◇改造ハウスで筋トレ
野球部グラウンドの一塁側に1棟のビニールハウスが建つ。野菜を育てているわけではない。「よしッやるぞ!」。丸山亮太主将(2年)の掛け声で柔軟体操が始まった。選手たちが筋力アップに励む風変わりなトレーニングルームだ。「雨の日は、ブルペンでバッティングの練習ぐらいしかできなかったが、ここができてから雨天時の過ごし方も変わりました」と伊藤仁コーチ(26)は説明する。
トレーニングルームは03年4月、糟谷寛文監督(56)が室内練習場代わりに中古のビニールハウスを改造することを提案。父母会やOB会が協力して資金を出し、田原市内の農業資材製造会社に勤める彦坂良和さん(64)が完成させた。効果は早速表れ、翌年秋の県大会でベスト8入り。05年から3年連続でセンバツの21世紀枠候補校に推薦された。
ビニールハウスのほか、打撃練習で使う防護ネットには、中古の魚網を譲り受けるなど、手作りの設備は多い。糟谷監督は「今の成章野球部があるのは地元の人たちのおかげ」と、しみじみと話す。
成章のセンバツ出場を祝う懸垂幕が31日掲げられた田原市役所。
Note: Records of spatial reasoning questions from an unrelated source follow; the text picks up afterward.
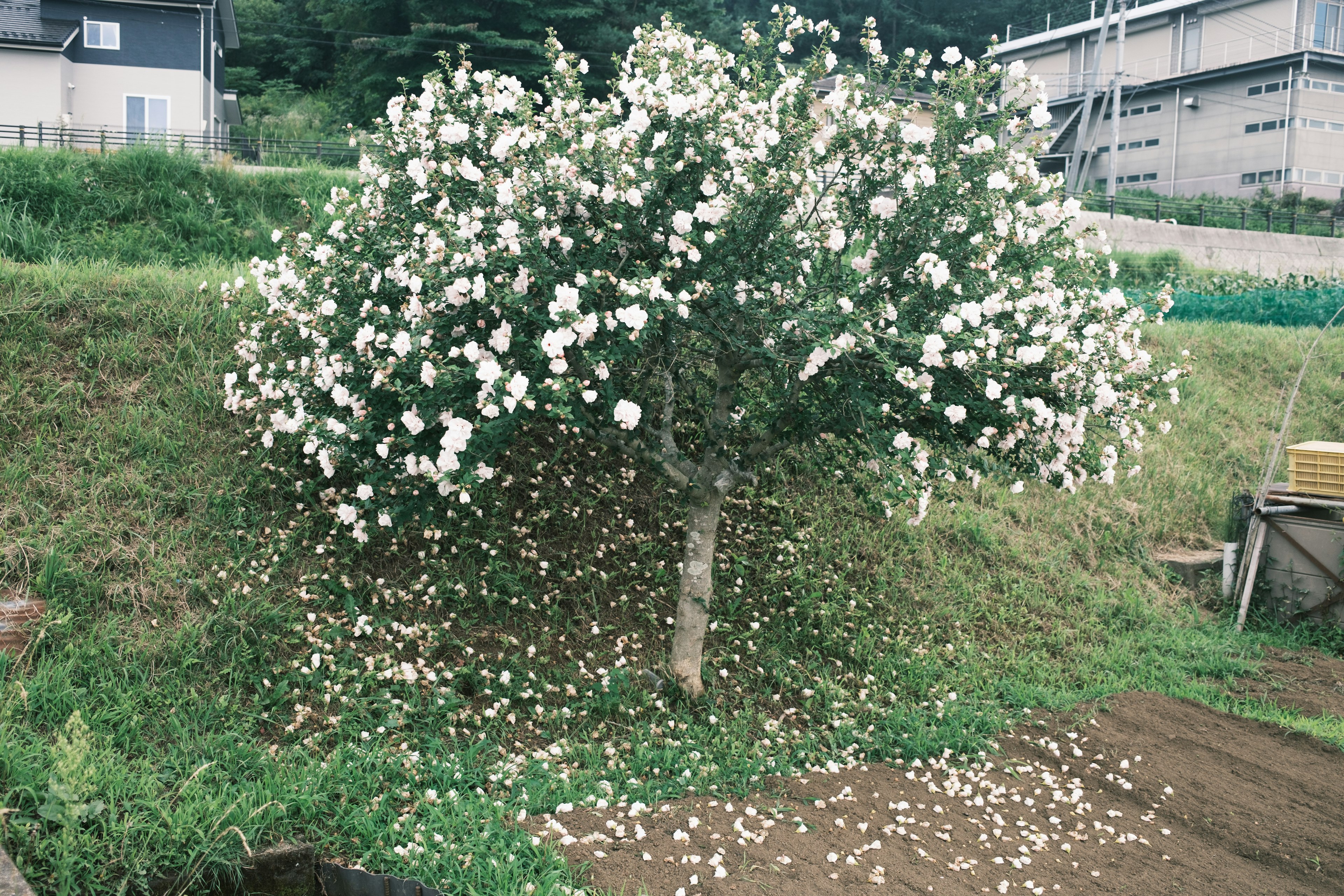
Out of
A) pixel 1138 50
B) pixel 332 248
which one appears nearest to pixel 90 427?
pixel 332 248

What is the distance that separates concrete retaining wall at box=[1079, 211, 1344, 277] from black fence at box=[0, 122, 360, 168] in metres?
14.6

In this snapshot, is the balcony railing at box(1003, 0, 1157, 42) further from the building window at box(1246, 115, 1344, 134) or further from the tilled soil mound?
the tilled soil mound

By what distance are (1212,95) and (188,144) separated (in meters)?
31.8

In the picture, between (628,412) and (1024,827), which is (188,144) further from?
(1024,827)

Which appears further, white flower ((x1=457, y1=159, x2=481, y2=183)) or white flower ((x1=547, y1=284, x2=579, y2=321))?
white flower ((x1=457, y1=159, x2=481, y2=183))

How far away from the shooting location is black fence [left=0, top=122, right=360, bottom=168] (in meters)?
11.2

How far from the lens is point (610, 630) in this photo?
5602 millimetres

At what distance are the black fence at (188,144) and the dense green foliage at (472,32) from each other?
11.8 ft

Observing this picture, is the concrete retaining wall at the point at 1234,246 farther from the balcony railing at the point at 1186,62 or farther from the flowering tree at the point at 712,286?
the flowering tree at the point at 712,286

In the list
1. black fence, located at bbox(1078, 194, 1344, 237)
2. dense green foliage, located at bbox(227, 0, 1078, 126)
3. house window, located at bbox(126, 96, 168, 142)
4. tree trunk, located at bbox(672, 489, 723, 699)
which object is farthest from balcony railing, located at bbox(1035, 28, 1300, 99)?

卒業生でもある鈴木克幸市長(63)は昨年春の市長選で初当選した。「市長になって1年たたないうちに母校の快挙に巡り合えてラッキー。成章は東三河出身の選手ばかりで、全国の檜(ひのき)舞台を踏むことは感慨深い」と市長室で相好を崩した。
鈴木市長自身も“成章の広報マン”として名刺に「甲子園出場校・成章の古里」という趣旨の文字を印刷し、対外的にPRするつもりだ。農業産出額全国一とはいえ、全国的な知名度が足りない田原市。「甲子園での成章球児の活躍を見て、全国の人たちが選手の古里に興味を持ってもらえれば」と願う。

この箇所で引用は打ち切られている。